DSA is now the largest socialist organization in the United States, but size doesn’t necessarily translate into power. Much of our growth in recent years has been self-selecting. The result is a membership that does not represent the multiracial working-class base we need in order to build a successful socialist movement. It’s clear that we need to go beyond mobilizing self-described socialists; we need to organize. But what does good organizing look like in a mass, multi-tendency organization that transcends the boundaries of a neighborhood or workplace? To work out our answer, we can draw insights from the labor, community, and social movement organizing traditions, all of which are represented in the best recent writing on organizing.


Jane McAlevey’s No Shortcuts is, by now, essential reading for DSA organizers. This is because it offers a systematic, strategic approach to growing our organization, modeled on the practices of the Congress of Industrial Organizations, before it merged with the American Federation of Labor [see interview on p. 6]. This method is “structure-based”; it focuses on building capacity within clearly demarcated communities, such as workplaces and churches.
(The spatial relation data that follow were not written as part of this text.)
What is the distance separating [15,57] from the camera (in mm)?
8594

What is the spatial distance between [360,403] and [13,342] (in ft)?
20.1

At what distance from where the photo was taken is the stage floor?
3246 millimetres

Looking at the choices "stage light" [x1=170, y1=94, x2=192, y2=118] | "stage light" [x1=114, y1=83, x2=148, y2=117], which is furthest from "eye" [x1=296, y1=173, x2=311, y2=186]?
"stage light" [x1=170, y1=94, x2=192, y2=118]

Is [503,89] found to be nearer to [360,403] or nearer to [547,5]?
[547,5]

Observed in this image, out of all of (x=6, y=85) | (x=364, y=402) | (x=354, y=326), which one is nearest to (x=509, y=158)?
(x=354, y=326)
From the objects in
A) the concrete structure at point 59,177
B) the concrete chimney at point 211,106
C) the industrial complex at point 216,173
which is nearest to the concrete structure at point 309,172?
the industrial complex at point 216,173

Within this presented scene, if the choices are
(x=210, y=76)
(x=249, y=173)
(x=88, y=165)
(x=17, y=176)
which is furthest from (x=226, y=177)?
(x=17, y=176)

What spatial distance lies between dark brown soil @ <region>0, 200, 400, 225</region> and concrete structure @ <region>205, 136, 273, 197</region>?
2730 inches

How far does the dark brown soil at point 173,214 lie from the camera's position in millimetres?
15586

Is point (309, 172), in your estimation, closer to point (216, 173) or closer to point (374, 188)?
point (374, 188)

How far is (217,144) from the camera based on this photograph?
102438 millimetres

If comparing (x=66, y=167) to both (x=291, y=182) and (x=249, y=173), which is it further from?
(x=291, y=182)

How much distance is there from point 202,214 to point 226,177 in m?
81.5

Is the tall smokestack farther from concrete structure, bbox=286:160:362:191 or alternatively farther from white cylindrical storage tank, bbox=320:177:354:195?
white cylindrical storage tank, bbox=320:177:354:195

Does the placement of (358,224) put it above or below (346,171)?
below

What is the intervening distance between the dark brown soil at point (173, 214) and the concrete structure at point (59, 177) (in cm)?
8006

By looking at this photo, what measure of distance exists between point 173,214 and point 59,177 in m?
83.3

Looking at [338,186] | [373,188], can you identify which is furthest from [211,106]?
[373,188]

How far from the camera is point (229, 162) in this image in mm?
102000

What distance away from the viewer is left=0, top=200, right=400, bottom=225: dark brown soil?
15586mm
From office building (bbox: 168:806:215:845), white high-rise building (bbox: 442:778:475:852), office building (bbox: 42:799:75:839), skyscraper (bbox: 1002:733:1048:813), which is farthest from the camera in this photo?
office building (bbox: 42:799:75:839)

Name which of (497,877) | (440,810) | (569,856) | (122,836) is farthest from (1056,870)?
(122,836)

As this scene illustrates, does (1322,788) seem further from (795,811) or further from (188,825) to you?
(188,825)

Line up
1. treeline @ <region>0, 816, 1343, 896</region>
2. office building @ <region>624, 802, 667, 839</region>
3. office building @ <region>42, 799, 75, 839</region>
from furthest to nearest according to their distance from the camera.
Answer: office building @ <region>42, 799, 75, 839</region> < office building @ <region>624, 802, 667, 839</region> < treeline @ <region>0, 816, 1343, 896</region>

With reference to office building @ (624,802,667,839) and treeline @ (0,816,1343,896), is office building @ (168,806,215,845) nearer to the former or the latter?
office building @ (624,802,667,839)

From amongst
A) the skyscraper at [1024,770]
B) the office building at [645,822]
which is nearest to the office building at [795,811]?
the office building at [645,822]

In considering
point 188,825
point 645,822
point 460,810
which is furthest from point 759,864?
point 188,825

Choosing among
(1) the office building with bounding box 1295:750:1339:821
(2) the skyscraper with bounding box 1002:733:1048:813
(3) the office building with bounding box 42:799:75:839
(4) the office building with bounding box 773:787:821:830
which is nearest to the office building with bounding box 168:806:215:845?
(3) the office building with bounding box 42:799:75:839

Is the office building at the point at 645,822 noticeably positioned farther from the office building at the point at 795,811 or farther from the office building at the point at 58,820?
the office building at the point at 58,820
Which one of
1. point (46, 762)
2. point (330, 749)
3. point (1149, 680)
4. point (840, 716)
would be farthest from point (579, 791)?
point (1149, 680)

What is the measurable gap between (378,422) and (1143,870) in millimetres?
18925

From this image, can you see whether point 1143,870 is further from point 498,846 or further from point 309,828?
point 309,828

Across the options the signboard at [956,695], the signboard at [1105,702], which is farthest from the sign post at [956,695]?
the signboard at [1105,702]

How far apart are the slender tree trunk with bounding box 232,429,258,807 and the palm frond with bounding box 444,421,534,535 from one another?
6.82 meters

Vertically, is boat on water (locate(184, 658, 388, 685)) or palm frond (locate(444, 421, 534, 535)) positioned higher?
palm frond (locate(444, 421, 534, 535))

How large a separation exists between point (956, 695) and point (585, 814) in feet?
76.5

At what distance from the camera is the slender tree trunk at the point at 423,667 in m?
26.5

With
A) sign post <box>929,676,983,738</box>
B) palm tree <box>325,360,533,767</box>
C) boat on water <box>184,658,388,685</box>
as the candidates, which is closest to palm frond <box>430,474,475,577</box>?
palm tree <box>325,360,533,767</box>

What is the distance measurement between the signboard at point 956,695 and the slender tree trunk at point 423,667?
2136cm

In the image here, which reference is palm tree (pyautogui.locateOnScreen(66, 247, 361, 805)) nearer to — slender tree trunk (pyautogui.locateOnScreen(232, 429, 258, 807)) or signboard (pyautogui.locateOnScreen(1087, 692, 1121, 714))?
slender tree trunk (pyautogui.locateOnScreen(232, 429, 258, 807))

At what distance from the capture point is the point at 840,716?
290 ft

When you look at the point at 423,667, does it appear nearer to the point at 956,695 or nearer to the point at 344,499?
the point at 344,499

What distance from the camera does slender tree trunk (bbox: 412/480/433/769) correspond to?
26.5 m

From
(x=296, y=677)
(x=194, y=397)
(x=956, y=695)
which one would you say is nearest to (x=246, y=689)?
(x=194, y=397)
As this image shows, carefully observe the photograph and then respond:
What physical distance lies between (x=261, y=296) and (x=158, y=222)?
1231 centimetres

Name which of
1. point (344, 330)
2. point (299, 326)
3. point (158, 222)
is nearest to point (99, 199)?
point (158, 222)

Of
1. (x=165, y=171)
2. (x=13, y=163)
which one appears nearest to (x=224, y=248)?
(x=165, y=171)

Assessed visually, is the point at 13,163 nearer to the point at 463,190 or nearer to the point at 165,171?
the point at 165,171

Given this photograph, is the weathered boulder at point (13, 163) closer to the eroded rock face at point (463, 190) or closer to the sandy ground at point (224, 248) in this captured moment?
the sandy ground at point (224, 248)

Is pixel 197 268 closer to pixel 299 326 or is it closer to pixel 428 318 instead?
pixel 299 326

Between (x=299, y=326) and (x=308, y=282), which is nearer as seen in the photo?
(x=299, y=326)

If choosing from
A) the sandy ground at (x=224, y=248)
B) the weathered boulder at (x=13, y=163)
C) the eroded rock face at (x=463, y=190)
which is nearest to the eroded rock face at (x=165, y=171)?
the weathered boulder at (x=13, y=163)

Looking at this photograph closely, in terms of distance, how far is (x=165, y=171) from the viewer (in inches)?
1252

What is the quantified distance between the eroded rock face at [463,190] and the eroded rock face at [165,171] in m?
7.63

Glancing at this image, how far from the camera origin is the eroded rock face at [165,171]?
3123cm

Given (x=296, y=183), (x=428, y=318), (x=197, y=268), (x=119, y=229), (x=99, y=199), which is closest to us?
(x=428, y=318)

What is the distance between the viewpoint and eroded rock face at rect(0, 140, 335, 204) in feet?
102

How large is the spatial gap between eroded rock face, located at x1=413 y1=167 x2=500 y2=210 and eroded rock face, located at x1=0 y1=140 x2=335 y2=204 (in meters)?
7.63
In a recent series of calls with DSA members, McAlevey argued that we can adapt the CIO method to DSA by finding and creating structures where we might not immediately see them.

One of DSA’s distinctive features is that we are a social-movement organization made up of local chapters. In Stir It Up, Rinku Sen argues that community organizing needs to move away from an exclusive focus on local issues and decision-makers toward building local organizations that can support social movements when the time is right. This approach to community organizing can orient our chapter-level work toward building a mass socialist movement. Sen, who comes out of the Center for Third World Organizing, also helpfully distills critiques of the community organizing approach developed by Saul Alinsky and offers concrete suggestions for developing antiracist, anticapitalist, feminist organizing methods.

To build power over the long term, there’s no question that we need robust, enduring local organizations. But winning Medicare for All or a Green New Deal may require generating disruptive action on a mass scale. Brothers Mark and Paul Engler’s This is an Uprising offers an illuminating take on the longstanding polemic over structure vs. spontaneity within leftist social movements. The Englers argue compellingly that this binary is false. Successful social movements, from the U.S. civil rights movement to the Serbian Otpor, have blended long-term organization with mass mobilizations that respond to specific historical moments. Although the book’s argument is rather diffuse, the method, which the recent Sunrise Movement used to call national attention to the Green New Deal, is worth taking seriously.

Finally, as we continue to grow, we need to attend to the internal dynamics of our organization without allowing them to displace our focus on external campaigns. Two recent books — Jonathan Smucker’s Hegemony How-To: A Roadmap for Radicals and Charlene A. Carruthers’s Unapologetic: a black, queer, and feminist mandate for radical movements — open up an important conversation about movement culture. Drawing on his experiences in Occupy Wall Street, Smucker urges organizers to avoid becoming overly focused on “values” and to instead prioritize “politics”; that is, winning concrete changes to society. By contrast, Carruthers, co-founder of the Black Youth Project 100, argues that internal culture and social transformation are inextricable. She shows how organizing through a black, queer, feminist lens can effect both personal and social transformation. Read together, these books raise important and difficult questions about the relationship between our internal practices and our political efficacy.

Obviously, none of these books offers a complete blueprint for DSA organizing. Rather, these authors, all of whom blend multiple strands of the organizing tradition, suggest that good organizing is both systematic and flexible, focused and eclectic. Their insights give us a set of questions for developing and evaluating our own approaches to organizing — the most urgent and necessary task before us.